Une fois l’âge de 18 ans, j’ai décidé que je n’étais plus le petit qui devait se taire. Avec un manque d’expérience de 15 ans dans l’art de la discussion, j’ai alors commencé à donner mon avis, à parler de mes idées. J’ai aussi arrêté de faire gentiment ce que je trouvais bête, j’ai commencé à contredire, à exiger des réponses à mes questions…
Mes parents ont appelé ça : ma crise d’adolescence.
Mes profs : de l’ insolence
Mes copains : de la prétention
Mon amoureuse : de la violence morale
Aucun n’a compris que ce n’était que juste enfin « moi »…
J’ai détruit la relation que j’entretenais avec la femme que j’aimais depuis des années car j’ai été incapable de comprendre qu’elle pouvait ne pas comprendre…
J’ai mis un terme à mes copinages de complaisance
Côté scolaire ce n’était pas mieux :
Le niveau universitaire, c’est pas plus difficile que les primaires et les humanités, il y a juste plus de matière qu’il n’est plus possible d’ingurgiter le matin de l’examen dans le bus…
Première candi ingénieur réussie comme les douze précédentes, sans travail à la maison.

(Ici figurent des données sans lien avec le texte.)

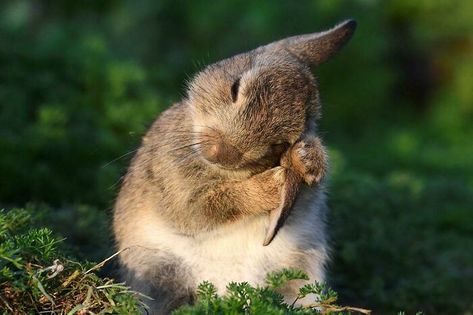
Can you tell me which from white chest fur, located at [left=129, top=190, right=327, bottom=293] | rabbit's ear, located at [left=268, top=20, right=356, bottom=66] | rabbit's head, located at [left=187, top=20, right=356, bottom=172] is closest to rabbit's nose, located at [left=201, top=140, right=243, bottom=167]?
rabbit's head, located at [left=187, top=20, right=356, bottom=172]

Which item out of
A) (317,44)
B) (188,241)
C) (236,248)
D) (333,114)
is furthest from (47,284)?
(333,114)

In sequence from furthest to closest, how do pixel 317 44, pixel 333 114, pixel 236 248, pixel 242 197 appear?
pixel 333 114 → pixel 317 44 → pixel 236 248 → pixel 242 197

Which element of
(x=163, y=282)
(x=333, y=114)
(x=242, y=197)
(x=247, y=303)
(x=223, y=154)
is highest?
(x=223, y=154)

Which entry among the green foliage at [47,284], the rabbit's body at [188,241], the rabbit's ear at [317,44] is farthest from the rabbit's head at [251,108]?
the green foliage at [47,284]

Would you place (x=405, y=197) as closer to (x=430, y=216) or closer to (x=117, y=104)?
(x=430, y=216)

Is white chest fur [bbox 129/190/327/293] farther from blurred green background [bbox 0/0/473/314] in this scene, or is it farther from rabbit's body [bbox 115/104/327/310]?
blurred green background [bbox 0/0/473/314]

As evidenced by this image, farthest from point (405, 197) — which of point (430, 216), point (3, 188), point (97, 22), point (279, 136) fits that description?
point (97, 22)

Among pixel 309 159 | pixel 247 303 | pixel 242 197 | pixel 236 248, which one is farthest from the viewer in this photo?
pixel 236 248

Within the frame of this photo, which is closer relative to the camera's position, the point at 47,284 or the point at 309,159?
the point at 47,284

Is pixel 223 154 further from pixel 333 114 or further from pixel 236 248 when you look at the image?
pixel 333 114
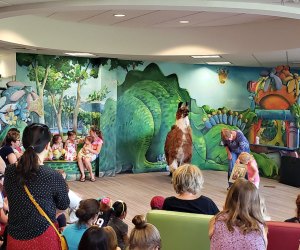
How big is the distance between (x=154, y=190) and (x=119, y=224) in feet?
15.0

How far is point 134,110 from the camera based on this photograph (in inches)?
377

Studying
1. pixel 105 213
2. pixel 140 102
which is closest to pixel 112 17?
pixel 140 102

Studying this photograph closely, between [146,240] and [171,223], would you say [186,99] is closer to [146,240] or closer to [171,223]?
[171,223]

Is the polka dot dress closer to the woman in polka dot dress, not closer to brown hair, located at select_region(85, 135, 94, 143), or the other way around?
the woman in polka dot dress

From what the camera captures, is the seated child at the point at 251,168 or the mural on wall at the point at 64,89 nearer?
the seated child at the point at 251,168

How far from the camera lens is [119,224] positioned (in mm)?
3336

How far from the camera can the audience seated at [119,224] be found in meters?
3.26

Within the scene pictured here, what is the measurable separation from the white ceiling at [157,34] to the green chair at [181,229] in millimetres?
3747

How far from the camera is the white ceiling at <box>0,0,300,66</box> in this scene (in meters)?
6.87

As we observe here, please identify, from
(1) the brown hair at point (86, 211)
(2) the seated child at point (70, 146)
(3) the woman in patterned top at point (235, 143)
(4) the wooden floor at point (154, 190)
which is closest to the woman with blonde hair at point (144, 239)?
(1) the brown hair at point (86, 211)

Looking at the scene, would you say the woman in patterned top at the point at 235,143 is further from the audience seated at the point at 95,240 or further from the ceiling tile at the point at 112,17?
the audience seated at the point at 95,240

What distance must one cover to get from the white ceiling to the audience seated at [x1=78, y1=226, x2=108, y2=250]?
4.54 m

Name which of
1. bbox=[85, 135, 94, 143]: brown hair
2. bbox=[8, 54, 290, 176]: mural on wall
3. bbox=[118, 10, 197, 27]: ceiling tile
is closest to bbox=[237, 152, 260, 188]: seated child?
bbox=[118, 10, 197, 27]: ceiling tile

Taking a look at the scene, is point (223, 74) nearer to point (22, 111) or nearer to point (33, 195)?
point (22, 111)
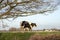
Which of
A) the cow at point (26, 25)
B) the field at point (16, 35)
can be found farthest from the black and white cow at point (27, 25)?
the field at point (16, 35)

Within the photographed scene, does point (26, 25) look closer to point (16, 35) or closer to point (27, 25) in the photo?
point (27, 25)

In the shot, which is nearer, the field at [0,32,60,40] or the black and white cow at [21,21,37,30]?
the field at [0,32,60,40]

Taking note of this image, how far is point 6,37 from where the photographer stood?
8.48 m

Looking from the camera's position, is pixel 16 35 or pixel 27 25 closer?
pixel 16 35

Juste que j’ai troqué ma place de premier de classe contre celle de dernier…
Ensuite 2 échecs coup sur coup… le début d’un calvaire
Il m’a fallu des années pour me reconstruire, pour me réadapter à notre monde, à ses normes et surtout à ses habitants… Encore aujourd’hui, je regrette de ne pas avoir été catalogué, de ne pas avoir reçu des explications sur les « différences. » Si cela avait été le cas, mes 20 années de frustrations quotidiennes auraient peut-être été mes 20 plus belles années…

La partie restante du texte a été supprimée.